Powyższe rozstrzygnięcia w pełni odpowiadały treści wniosku złożonego
przez prokuratora w trybie art. 335 § 1 k.p.k., a załączonego do aktu oskarżenia (k.
44-44v).
Wyrok Sądu Rejonowego z dnia 3 lipca 2013 r. nie uprawomocnił się jednak
w I instancji, gdyż apelację od niego wywiódł prokurator.
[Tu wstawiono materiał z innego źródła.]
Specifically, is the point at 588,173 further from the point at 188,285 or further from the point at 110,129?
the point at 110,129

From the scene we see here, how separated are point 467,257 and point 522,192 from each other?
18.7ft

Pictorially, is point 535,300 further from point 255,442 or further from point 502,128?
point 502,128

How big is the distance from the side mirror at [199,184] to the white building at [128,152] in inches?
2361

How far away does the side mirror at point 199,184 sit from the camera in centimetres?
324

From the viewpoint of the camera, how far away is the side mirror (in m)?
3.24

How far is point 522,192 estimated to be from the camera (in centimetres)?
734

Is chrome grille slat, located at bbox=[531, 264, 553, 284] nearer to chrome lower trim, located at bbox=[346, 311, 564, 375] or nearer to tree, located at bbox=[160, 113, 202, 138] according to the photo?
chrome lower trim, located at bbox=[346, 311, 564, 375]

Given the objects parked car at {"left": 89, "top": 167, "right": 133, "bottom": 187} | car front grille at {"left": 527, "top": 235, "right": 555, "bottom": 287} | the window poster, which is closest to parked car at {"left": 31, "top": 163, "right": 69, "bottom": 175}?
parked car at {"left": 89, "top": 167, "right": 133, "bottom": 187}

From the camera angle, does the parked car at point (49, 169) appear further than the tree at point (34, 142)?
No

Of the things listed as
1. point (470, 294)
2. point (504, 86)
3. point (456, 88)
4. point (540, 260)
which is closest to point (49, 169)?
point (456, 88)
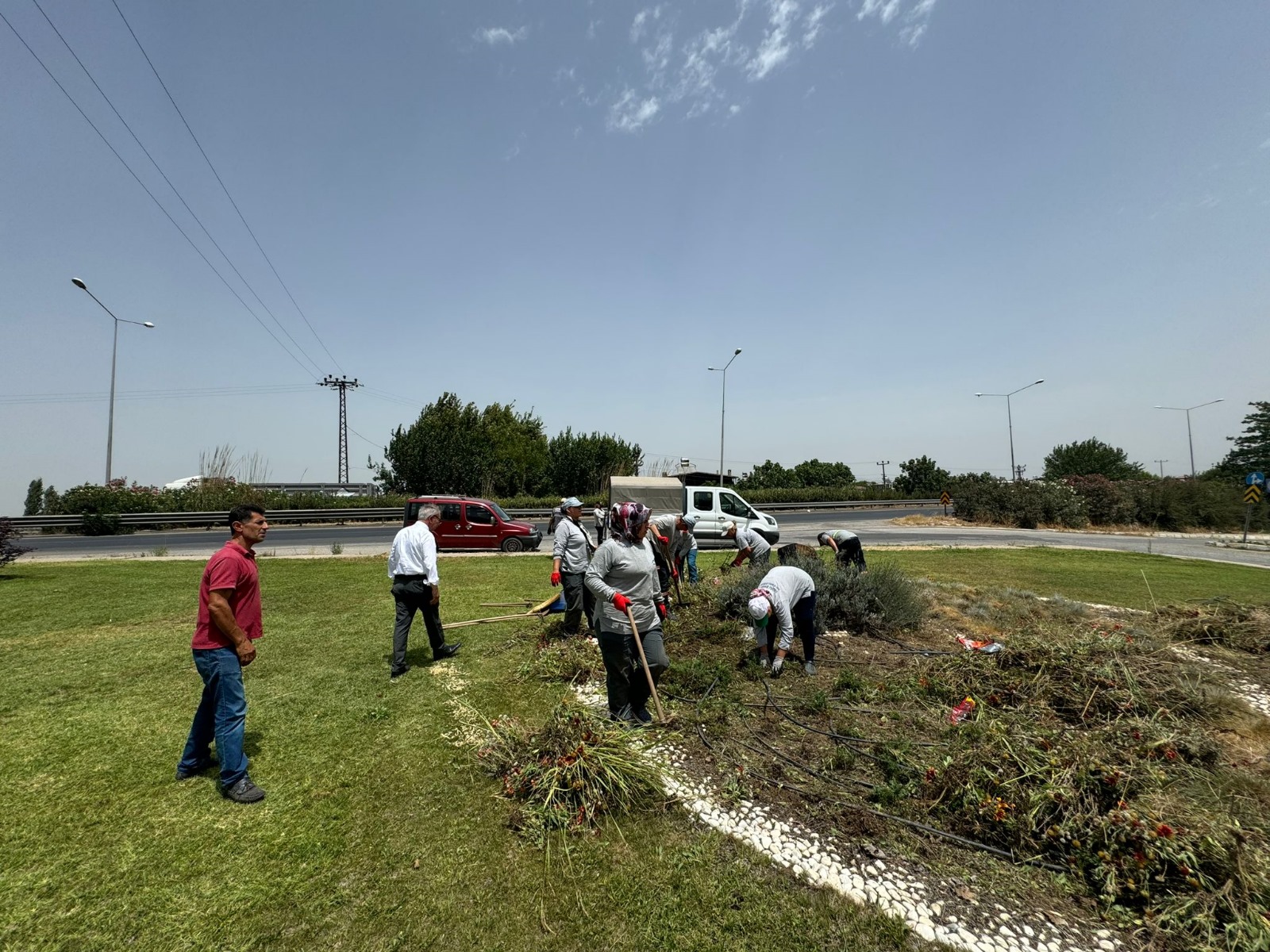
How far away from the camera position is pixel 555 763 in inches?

Wyrok ten zaskarżył w
części dotyczącej „podstawy prawnej orzeczonych w stosunku do R. P. i G. B.
okresów warunkowego zawieszenia wykonania kar pozbawienia wolności” (cytat z
apelacji – uwaga S.N.) - tj. w części objętej rozstrzygnięciem z punktu 2 wyroku
Sądu I instancji - wskazując, że nie są oni sprawcami młodocianymi, ani też
sprawcami, o których mowa w art. 64 § 2 k.k., w związku z czym orzeczone wobec
nich okresy próby winny być określone na podstawie art. 70 § 1 pkt 1 k.k.
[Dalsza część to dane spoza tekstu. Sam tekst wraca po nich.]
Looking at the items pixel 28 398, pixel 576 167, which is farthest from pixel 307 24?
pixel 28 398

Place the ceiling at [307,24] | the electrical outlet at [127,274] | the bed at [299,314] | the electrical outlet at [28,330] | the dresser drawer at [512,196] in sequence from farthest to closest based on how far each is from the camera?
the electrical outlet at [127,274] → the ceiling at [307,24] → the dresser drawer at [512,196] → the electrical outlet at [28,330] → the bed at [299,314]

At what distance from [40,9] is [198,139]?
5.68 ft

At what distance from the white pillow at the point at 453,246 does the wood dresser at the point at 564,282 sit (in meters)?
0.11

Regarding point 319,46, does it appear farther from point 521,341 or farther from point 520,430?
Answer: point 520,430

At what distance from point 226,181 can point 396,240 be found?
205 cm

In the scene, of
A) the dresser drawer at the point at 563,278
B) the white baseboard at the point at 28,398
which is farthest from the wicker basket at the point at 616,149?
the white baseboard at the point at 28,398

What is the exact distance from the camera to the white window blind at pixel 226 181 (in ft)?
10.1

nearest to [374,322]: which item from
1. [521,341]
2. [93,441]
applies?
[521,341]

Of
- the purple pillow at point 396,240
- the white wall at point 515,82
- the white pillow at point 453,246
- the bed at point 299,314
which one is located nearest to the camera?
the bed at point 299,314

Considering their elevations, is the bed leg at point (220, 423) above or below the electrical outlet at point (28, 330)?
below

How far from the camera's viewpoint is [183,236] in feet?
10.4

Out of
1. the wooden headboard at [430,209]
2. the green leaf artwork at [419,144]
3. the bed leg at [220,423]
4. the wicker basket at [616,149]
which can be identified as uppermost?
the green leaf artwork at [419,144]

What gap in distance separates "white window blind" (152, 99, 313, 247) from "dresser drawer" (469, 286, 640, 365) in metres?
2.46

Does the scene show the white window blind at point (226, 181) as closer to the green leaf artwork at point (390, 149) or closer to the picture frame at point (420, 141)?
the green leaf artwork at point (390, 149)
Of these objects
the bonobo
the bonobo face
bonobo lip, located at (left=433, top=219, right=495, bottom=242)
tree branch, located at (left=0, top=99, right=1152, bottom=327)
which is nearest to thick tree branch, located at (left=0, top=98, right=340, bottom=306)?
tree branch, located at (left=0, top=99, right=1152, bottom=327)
Podnosząc to uchybienie wniósł o zmianę zaskarżonego wyroku poprzez zmianę
podstaw prawnych zastosowanych okresów próby, związanych z warunkowym
zawieszeniem orzeczonych wobec R. P. i G. B. kar pozbawienia wolności, z art. 70
5
§ 2 k.k. na art. 70 § 1 pkt 1 k.k., a w pozostałej części utrzymanie zaskarżonego
wyroku w mocy.
Sąd odwoławczy – Sąd Okręgowy rozpoznawał sprawę pod sygnaturą VII
Ka …/13. Wyrokiem z dnia 24 września 2013 r., po rozpoznaniu apelacji
prokuratora, zmienił zaskarżony wyrok Sądu Rejonowego z dnia 3 lipca 2013 r., w
ten sposób, że w miejsce przepisu art. 70 § 2 k.k., przyjętego za podstawę prawną
warunkowego zawieszenia wykonania kar pozbawienia wolności orzeczonych w
stosunku do G. B. i R. P. przyjął przepis art. 70 § 1 pkt 1 k.k.; w pozostałej zaś
części zaskarżony wyrok utrzymał w mocy (k. 104).
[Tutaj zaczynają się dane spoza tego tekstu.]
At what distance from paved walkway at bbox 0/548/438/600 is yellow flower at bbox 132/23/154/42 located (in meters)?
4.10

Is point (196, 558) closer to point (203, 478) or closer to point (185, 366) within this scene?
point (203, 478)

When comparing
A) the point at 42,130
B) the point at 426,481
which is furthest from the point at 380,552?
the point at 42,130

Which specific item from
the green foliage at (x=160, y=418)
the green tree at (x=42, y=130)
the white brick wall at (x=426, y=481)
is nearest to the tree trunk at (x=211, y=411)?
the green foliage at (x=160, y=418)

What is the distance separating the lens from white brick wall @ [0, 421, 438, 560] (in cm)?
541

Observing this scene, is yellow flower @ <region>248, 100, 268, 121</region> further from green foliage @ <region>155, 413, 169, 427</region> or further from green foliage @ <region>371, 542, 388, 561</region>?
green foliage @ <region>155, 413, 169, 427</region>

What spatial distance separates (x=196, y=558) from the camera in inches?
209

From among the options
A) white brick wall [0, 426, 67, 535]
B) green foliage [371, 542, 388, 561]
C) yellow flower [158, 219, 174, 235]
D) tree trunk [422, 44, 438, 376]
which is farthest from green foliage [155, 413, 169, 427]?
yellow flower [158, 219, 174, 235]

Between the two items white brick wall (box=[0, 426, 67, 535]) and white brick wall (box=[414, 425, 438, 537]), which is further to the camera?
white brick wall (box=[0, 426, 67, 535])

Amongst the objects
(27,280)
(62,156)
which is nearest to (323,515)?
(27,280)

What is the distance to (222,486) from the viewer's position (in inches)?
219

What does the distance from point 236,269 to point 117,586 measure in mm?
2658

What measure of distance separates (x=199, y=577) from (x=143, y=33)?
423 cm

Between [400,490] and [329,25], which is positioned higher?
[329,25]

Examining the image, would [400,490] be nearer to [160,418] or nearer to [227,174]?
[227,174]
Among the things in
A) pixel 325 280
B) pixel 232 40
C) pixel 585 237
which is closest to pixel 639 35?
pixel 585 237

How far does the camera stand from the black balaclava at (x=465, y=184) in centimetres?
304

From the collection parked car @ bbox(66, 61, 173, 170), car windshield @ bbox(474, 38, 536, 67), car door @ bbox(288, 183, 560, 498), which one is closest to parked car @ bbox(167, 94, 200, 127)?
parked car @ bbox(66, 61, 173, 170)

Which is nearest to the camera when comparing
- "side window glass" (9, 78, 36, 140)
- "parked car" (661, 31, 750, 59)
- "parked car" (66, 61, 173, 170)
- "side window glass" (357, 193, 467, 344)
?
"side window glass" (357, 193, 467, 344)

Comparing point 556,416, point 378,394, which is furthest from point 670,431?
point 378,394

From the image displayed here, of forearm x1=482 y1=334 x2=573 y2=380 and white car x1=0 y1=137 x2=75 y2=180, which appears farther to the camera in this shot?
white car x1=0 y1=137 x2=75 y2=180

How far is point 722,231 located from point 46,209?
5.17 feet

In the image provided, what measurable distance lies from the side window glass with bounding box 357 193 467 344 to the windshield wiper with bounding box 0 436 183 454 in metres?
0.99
Sąd Najwyższy zważył, co następuje.
Kasacja Prokuratora Generalnego jest zasadna, co skutkowało jej
uwzględnieniem, z tym tylko, że Sąd Najwyższy nie podzielił przekonania
wnoszącego kasację, iż orzeczenie o charakterze kasatoryjnym powinno dotyczyć
wyłącznie wyroku sądu odwoławczego; dlatego też uchylono nie tylko zaskarżony
wyrok Sądu Okręgowego, ale też zmieniony nim wyrok Sądu Rejonowego, temu
ostatniemu Sądowi przekazując sprawę do ponownego rozpoznania (w kasacji
sformułowano wniosek o uchylenie wyłącznie zaskarżonego wyroku i przekazanie
sprawy Sądowi Okręgowemu do ponownego rozpoznania w postępowaniu
odwoławczym), co będzie przedmiotem dalszego, poniżej, omówienia.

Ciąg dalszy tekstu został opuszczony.